Italian Catholic priest

Antonio della Chiesa, OP (1394 - 22 January 1459) was an Italian Catholic priest and member of the Dominican Order. He was a companion of Bernardino of Siena and was beatified by Pope Pius VII in 1819.

==Overview==

Della Chiesa was born in 1394 as the son of the Marquis della Chiesa in San Germano Vercellese. He was well-educated due to being a noble and demonstrated a keen taste for the religious life. He devoted himself to the service of God and grew up with the hopes of joining the clergy. His father opposed this desire, which later led to his son breaking off all links to his parents.
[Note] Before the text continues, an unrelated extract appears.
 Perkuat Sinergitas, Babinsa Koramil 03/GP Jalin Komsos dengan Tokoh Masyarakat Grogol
Della Chiesa became a member of the Order of Preachers in Vercelli at the age of 22 and soon gained recognition as an apt preacher and confessor. He accompanied Bernardine of Siena on a range of missions and served in various capacities in the Dominican priories. Among those positions was that of the prior and he served at the priory of Como and Florence as well as in Savona and Bologna. In Como, he reformed the life and morals of the town and was sent to govern other friaries following this success. It was at those friaries that he insisted on a rigorous observance of the Rule of St Augustine and the pattern of conventual life laid down by Saint Dominic.
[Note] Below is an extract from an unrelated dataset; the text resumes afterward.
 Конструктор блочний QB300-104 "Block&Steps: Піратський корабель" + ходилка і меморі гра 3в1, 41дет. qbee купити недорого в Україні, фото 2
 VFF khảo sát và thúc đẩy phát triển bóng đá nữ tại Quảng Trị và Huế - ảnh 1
Della Chiesa was also one of the leaders opposing the last of the antipopes: Felix V who troubled the Roman Catholic Church from 1440 until 1449. Felix V had a large support network stemming from Switzerland and della Chiesa opposed the work of the antipope. He succeeded in winning over a large number of the antipope's adherents to the lawful power of the recognised Pontiff, Pope Eugene IV and later Pope Nicholas V.

While on a trip from Savona to Genoa, he was captured by pirates but he was released unharmed. He had been apprehended with a fellow friar and the pirates released the pair after being so impressed with their demeanor. He was a known miracle worker and was said to be able to read the consciences of men and women alike.

Della Chiesa died in 1459 and was able to predict the date of his death. His relics were translated on 28 July 1810 to his birthplace. Pope Pius VII affirmed his cultus and beatified him on 15 May 1819, while setting his liturgical feast for 28 July, the date of the translation of his relics.

Antonio della Chiesa is an ancestor of Giacomo della Chiesa - the future Pope Benedict XV (1854-1922) who reigned during World War I over four centuries after Antonio's own life.